A CO MAYO family has given the state a 10m collection of rare republican memorabilia that includes many unique items relating to the 1916 Easter Rising.
The material, which was acquired over half a century by Ballina businessman Jackie Clarke, spans nearly 400 years of Irish history and contains items historians didn't even know existed. The collection contains many rare books and manuscripts and includes one of 20 surviving copies of the original 1916 Proclamation.
Before he died in 2000, Clarke requested that his collection be made available to the people of Ireland.
"He had a great passion for history, " Anne Clarke, his widow, told the Sunday Tribune last week. "Jackie was an idealist who wasn't interested in money."
The oldest manuscript in the collection dates from 1617, while two handwritten letters from Wolfe Tone are dated from 1798. There are many unique items relating to the 1916 Rising. They include a letter requesting a priest give Padraig Pearse the last rites before his execution in May 1916, correspondence used by the British military as evidence in Eamon Ceannt's court martial, and books from Joseph Mary Plunkett's own library including what appears to be a previously unpublished poem in Plunkett's own handwriting.
The collection also includes an autograph book with the signatures of all the members of the first Dail. On 7 January 1922 . . . the day the Dail ratified the Anglo-Irish Treaty . . .
Michael Collins wrote in the autograph book: "Let the Irish nation judge us now and for future years."

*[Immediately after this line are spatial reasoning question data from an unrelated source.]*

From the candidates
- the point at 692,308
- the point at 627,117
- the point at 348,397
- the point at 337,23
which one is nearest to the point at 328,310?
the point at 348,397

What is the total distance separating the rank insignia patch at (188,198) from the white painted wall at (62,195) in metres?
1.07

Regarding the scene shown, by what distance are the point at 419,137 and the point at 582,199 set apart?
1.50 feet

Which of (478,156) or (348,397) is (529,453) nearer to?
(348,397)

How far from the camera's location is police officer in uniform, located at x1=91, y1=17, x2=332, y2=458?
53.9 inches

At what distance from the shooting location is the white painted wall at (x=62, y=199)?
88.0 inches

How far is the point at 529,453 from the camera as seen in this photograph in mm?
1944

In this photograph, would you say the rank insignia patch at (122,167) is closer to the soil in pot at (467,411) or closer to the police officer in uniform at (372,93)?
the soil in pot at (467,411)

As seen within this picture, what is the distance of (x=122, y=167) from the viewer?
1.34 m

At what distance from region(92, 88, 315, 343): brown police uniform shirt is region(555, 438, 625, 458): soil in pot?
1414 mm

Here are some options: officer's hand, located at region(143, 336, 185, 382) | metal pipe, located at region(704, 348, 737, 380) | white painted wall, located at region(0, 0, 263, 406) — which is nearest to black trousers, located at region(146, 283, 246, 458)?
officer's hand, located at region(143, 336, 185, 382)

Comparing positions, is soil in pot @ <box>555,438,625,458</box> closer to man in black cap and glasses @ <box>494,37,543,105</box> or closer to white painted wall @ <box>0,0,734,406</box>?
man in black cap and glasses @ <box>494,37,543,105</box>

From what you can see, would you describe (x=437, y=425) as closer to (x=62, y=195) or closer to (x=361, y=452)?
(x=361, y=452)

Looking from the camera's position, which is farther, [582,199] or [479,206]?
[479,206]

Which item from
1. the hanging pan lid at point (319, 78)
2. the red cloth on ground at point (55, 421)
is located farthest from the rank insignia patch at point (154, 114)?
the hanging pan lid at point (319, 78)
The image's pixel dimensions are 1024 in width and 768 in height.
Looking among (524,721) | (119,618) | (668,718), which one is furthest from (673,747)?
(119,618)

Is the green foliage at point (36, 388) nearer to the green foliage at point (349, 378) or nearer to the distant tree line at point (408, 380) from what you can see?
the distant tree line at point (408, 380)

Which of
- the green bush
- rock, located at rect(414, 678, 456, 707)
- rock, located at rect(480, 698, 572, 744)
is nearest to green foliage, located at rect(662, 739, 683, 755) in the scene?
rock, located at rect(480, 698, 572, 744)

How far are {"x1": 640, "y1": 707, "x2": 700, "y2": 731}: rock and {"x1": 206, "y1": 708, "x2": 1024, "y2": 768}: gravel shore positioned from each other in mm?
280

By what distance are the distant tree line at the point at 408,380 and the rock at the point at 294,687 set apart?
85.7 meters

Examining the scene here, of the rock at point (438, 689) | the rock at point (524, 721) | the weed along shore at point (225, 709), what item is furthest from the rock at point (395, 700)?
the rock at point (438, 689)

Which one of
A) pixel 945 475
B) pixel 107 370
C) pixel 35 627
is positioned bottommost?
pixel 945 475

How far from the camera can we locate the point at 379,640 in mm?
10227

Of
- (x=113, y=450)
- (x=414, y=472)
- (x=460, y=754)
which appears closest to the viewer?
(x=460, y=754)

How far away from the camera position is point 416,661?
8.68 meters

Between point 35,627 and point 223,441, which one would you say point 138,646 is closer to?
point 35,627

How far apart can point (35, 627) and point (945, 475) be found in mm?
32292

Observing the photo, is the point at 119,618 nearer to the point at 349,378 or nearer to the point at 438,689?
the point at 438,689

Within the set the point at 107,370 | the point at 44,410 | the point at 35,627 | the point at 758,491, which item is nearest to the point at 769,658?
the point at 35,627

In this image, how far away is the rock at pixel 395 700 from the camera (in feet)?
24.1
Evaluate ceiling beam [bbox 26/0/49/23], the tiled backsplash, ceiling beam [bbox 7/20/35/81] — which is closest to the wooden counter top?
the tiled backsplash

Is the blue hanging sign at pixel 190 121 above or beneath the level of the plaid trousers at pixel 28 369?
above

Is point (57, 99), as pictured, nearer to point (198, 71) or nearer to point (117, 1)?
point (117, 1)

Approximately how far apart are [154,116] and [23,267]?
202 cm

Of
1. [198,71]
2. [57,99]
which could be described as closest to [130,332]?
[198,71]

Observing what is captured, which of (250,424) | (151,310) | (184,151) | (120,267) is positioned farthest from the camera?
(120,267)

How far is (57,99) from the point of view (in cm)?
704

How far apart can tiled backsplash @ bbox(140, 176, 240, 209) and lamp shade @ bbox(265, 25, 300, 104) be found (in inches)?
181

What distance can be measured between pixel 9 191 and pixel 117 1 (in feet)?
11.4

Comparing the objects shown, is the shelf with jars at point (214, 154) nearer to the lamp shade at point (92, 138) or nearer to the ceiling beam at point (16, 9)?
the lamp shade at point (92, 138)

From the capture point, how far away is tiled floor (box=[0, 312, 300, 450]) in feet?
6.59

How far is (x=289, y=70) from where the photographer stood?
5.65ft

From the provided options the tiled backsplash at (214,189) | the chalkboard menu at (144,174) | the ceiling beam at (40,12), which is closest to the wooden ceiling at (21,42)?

The boxes in the collection are filled with thousands of handbills and leaflets covering all eras of republican history, including a 1910 notice from New York featuring a very rare picture of a young James Connolly. In 1993, seven years before his death, Clarke acquired a copy of the 1916 Proclamation. "It was his pride and joy. He called it the 'holy grail', " his widow recalled.
The Clarke family has decided to donate the collection to the state and Mayo County Council is providing a multimillion euro budget to transform the old Moy Hotel building in Ballina into a modern library and research centre. The Jackie Clarke Library will be officially opened next October. Work on cataloguing the collection is currently being undertaken by the historian Sinead McCoole, who has been appointed Curator/ Keeper of the collection. She has spent the last nine months sorting through the material.
"I had the amazing opportunity of opening three locked rooms in Jackie Clarke's home and sorting through boxes stacked to the ceiling, and unwrapping brown paper parcels, " said McCoole.
Clarke, who was born in 1928, was actively involved in republican politics and was a member of Ballina Urban District Council for almost two decades. He also ran a successful fish processing business in the Co Mayo town.
He acquired many items from dealers at a time when Irish historical material attracted far less buyer interest than in recent years.
An auction of almost 500 lots in Dublin this week, which includes the Kathleen Clarke papers and an original copy of the 1916 Proclamation, is expected to realise over 2m.